Lucius Version of Palbociclib: Dosage and Administration, Indications, Precautions

Lucius Version of Palbociclib: Dosage and Administration, Indications, Precautions

Indication

Capivasertib is a kinase inhibitor. In combination with fulvestrant, it is indicated for the treatment of adult patients with hormone receptor (HR)-positive, human epidermal growth factor receptor 2 (HER2)-negative, locally advanced or metastatic breast cancer. These patients must have one or more PIK3CA/AKT1/PTEN alterations detected by an FDA-approved test, and have experienced disease progression following at least one endocrine therapy regimen for metastatic breast cancer, or recurrence at the time of completion of adjuvant therapy or within 12 months after completion of adjuvant therapy.

Dosage and Administration

Patients with HR-positive, HER2-negative advanced or metastatic breast cancer who are to be treated with Capivasertib are selected based on the presence of one or more of the following genetic alterations in tumor tissue: PIK3CA/AKT1/PTEN.

Recommended Dosage: 400 mg orally twice daily, with or without food. Administer continuously for 4 days, followed by a 3-day break from treatment.

Use in Specific Populations

Lactation: Breastfeeding is not recommended.

Warnings and Precautions

Hyperglycemia: Evaluate blood glucose levels regularly before initiating treatment and during treatment. Depending on the severity, suspend, reduce the dose, or permanently discontinue Capivasertib.
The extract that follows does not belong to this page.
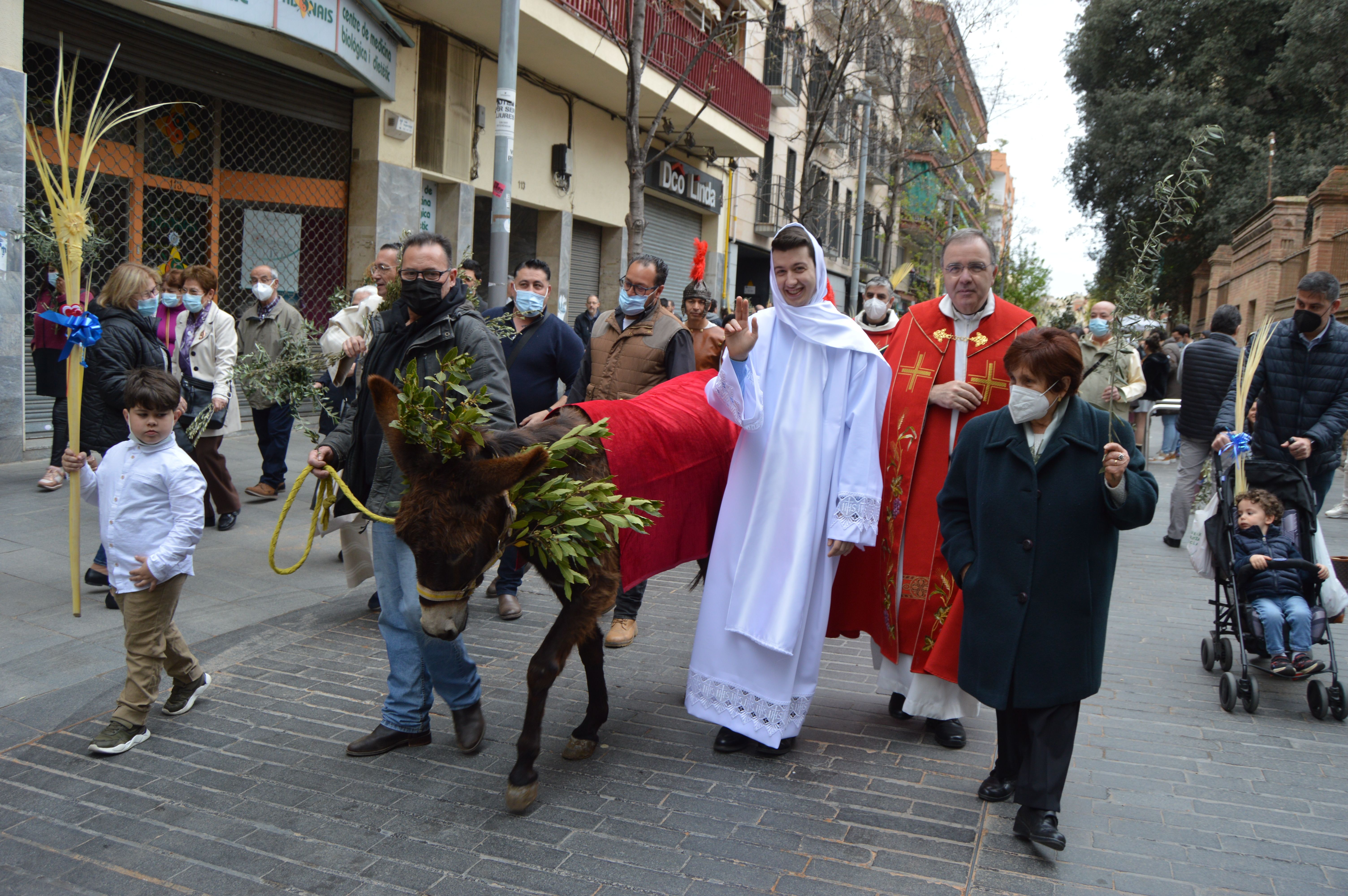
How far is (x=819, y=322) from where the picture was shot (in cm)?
443

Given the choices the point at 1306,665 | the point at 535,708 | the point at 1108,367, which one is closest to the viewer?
the point at 535,708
Diarrhea: Capivasertib can cause diarrhea in most patients. Advise patients to increase oral fluid intake, initiate antidiarrheal treatment, and consult a healthcare provider if diarrhea occurs while taking LuciCapiva. Depending on the severity, suspend, reduce the dose, or permanently discontinue Capivasertib.

Cutaneous Adverse Reactions: Monitor for signs and symptoms of cutaneous adverse reactions. Depending on the severity, suspend, reduce the dose, or permanently discontinue Capivasertib.
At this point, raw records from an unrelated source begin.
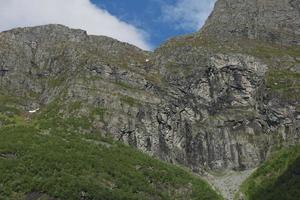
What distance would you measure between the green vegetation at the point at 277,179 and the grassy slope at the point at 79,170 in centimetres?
1219

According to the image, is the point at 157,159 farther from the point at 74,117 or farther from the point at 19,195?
the point at 19,195

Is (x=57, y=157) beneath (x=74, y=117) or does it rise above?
beneath

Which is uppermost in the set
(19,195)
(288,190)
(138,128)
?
(138,128)

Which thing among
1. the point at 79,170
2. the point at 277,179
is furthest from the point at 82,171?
the point at 277,179

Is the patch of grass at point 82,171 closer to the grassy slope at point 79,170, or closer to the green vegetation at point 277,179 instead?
the grassy slope at point 79,170

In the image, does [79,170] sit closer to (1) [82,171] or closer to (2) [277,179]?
(1) [82,171]

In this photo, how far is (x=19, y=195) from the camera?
478ft

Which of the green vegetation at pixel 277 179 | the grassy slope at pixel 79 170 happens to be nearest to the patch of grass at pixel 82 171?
the grassy slope at pixel 79 170

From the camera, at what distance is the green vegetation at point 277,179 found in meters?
156

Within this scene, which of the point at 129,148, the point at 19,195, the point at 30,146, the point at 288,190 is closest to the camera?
the point at 19,195

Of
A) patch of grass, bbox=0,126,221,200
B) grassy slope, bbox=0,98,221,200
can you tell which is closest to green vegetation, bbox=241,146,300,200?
patch of grass, bbox=0,126,221,200

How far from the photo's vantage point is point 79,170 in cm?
15800

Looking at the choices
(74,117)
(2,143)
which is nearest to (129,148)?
(74,117)

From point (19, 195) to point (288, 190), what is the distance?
6411 centimetres
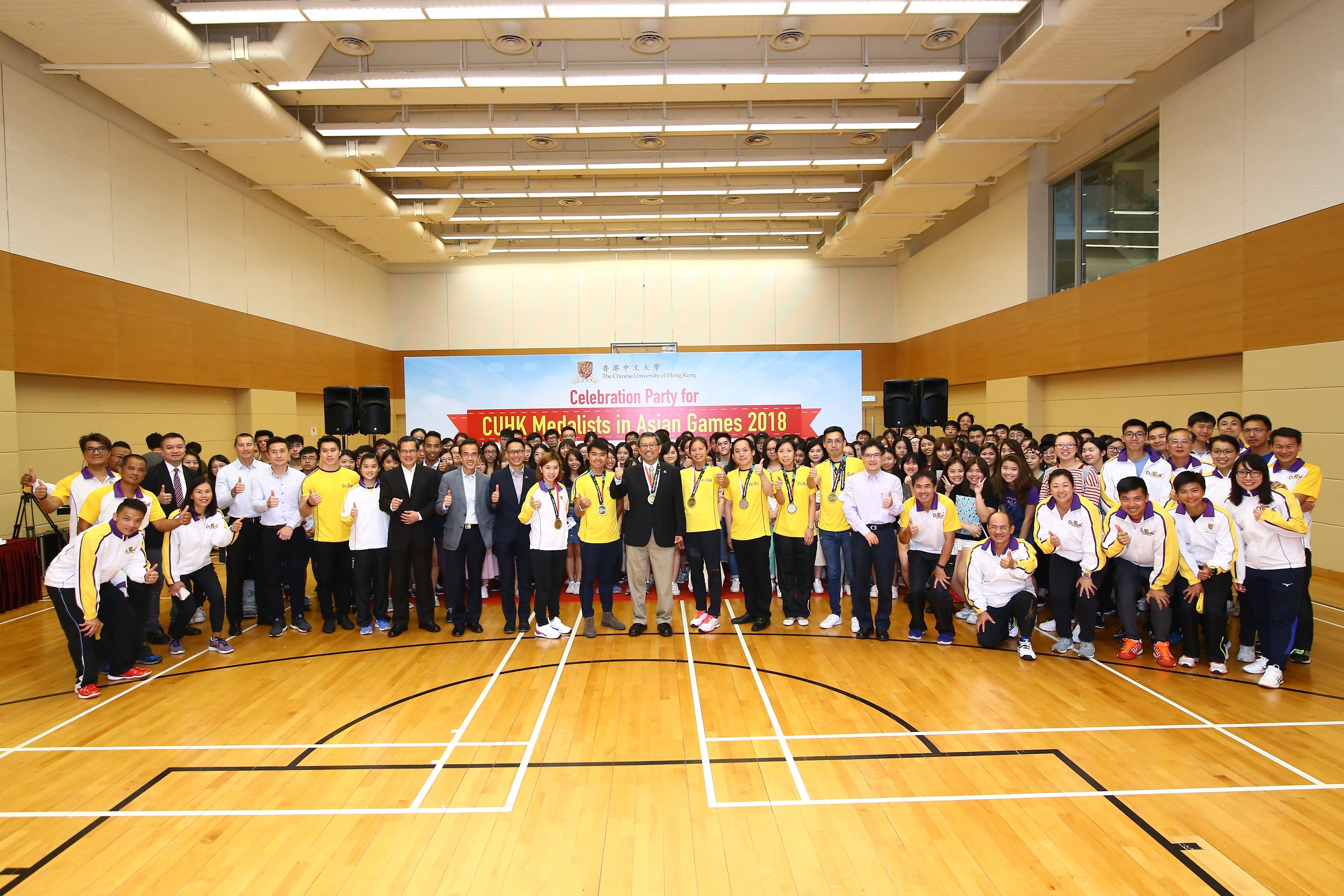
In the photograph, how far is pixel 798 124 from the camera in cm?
1038

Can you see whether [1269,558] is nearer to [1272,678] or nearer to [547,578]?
[1272,678]

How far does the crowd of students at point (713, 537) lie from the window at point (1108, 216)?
4968 mm

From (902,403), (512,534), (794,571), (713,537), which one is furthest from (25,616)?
(902,403)

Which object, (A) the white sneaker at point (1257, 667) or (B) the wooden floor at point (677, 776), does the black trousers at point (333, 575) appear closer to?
(B) the wooden floor at point (677, 776)

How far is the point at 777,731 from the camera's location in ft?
14.0

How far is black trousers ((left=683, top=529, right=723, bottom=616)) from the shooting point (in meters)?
6.30

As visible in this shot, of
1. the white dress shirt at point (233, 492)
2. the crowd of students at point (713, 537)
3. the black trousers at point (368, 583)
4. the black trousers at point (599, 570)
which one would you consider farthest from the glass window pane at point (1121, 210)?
the white dress shirt at point (233, 492)

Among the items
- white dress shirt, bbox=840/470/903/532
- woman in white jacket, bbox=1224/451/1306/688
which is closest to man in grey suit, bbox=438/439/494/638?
white dress shirt, bbox=840/470/903/532

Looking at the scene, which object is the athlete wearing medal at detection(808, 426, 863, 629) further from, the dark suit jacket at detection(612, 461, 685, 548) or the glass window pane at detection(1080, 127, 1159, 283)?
the glass window pane at detection(1080, 127, 1159, 283)

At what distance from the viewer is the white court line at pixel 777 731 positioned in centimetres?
361

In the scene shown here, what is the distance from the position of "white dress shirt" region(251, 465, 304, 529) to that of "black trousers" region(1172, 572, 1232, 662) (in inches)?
278

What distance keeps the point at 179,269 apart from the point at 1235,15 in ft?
47.2

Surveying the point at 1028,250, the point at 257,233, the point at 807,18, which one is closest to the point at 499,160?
the point at 257,233

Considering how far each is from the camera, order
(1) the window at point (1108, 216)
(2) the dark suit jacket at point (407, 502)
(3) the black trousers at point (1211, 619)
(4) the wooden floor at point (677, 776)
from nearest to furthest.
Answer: (4) the wooden floor at point (677, 776) < (3) the black trousers at point (1211, 619) < (2) the dark suit jacket at point (407, 502) < (1) the window at point (1108, 216)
Embryo-Fetal Toxicity: Capivasertib can cause fetal harm. Advise patients of the potential risk to the fetus and to use effective contraception.

Drug Interactions

Strong CYP3A Inhibitors: Avoid concurrent use. If concurrent use cannot be avoided, reduce the Capivasertib dose.

Moderate CYP3A Inhibitors: Reduce the Capivasertib dose.

Strong and Moderate CYP3A Inducers: Avoid concurrent use.

Adverse Reactions

The most common adverse reactions (incidence ≥20%), including laboratory abnormalities, are diarrhea, cutaneous adverse reactions, increased random blood glucose, lymphopenia, decreased hemoglobin, increased fasting blood glucose, nausea, fatigue, leukopenia, increased triglycerides, neutropenia, increased creatinine, vomiting, and stomatitis.

Contraindications

No specific contraindications have been identified.

Dosage Form

Tablets

Storage

Store at a temperature of 20°C to 25°C (68°F to 77°F). Short-term transportation between 15°C and 30°C (59°F and 86°F) is permitted. Protect from moisture.